For any fan of the show whose spirits were dampened by the Roundabout's dismal Broadway revival a few seasons ago, this production should more than resuscitate their fondness for the piece. In visualizing the familiar tale of two sets of twins separated in infancy who accidentally re-discover each other as adults, Schweizer and his crack design team have clearly enjoyed themselves. Allen Moyer's scenery -- rooted, appropriately enough, in the unfussy set-drop world of the vaudeville stage -- and David Zinn's broad, colorful costumes include sly references to blue-and-white Greek diner coffee-cup fresco embroidery. Meanwhile, Christopher Akerlind's lighting manages to create sunny Ephesus streets as often as it wittily, if anachronistically, bathes a sultry number in the purple-blues of Depression-era New York supper clubs.

Schweizer's talented company also takes marching (and stepping and kicking) orders from choreographer Dan Knechtges. Moreover, under the swinging baton of musical director and orchestrator Wayne Barker, they easily create the illusion that they far outnumber their mere 17 members. Schweizer has also gone decidedly rainbow in his casting, and part of his comedic point seems to be that it matters not that either set of twins resemble the other. Still, one might have hoped for funnier Anitpholuses than Paolo Montalban and Manu Narayan, though their singing is spot-on.

Charlotte Cohn makes for a lovely Adriana with the kind of silvery soprano almost extinct in contemporary musical theater, while big-boned Charlie Parker is all sass-and-snap as Luce. As Luciana, Rona Figueroa nicely rounds out the Boswell Sisters-like trio for "Sing for Your Supper." Laura Lee Anderson, Rosa Curry, and Jessica Wu do very nicely indeed as showgirls who sing, dance, vamp, and carry scene placards across the stage with vintage Gypsy Rose Lee poise.

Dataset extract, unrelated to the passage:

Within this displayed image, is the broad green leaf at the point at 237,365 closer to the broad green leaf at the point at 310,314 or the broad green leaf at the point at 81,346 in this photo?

Best of all is the Madame Courtesan of Blair Ross, whose show-stopping gams, throaty voice and drop-dead delivery recall nothing less than Kay Thompson by way of Sally Kellerman. The audience is already on a musical comedy-caffeinated high by the time the show gets to her eleven o'clock number, "Oh, Diogenes," so Ross simply lifts them a notch higher into ecstasy. And though her slinky harlot's costume most certainly contains nothing as prosaic as a back pocket, that's exactly where Ross puts the show before sauntering triumphantly offstage.

If everything in Boys shot up to musical comedy heaven as it does in that moment, the entire audience would follow it up gladly. Yet, here and there, the production remains earthbound. For instance, the curious interpolation of "Everything I've Got" for Luce and Dromio of Syracuse (Michael Winther) doesn't do much to illuminate the characters, and registers as one of the few numbers in which the performers seem only half-invested.

And it must be said that Abbott's inspired-silliness plotting, which is great fun in Act One, tends to become merely silly plodding in Act Two. Still, Schweizer, Knechtges, and Barker manage to keep the whole enterprise zipping along with the speed of a Road Runner cartoon.

Despite its flaws, The Boys From Syracuse is a great big holiday present for Baltimore theatergoers -- a glittering, festive treat that restores faith in the power of musical comedy.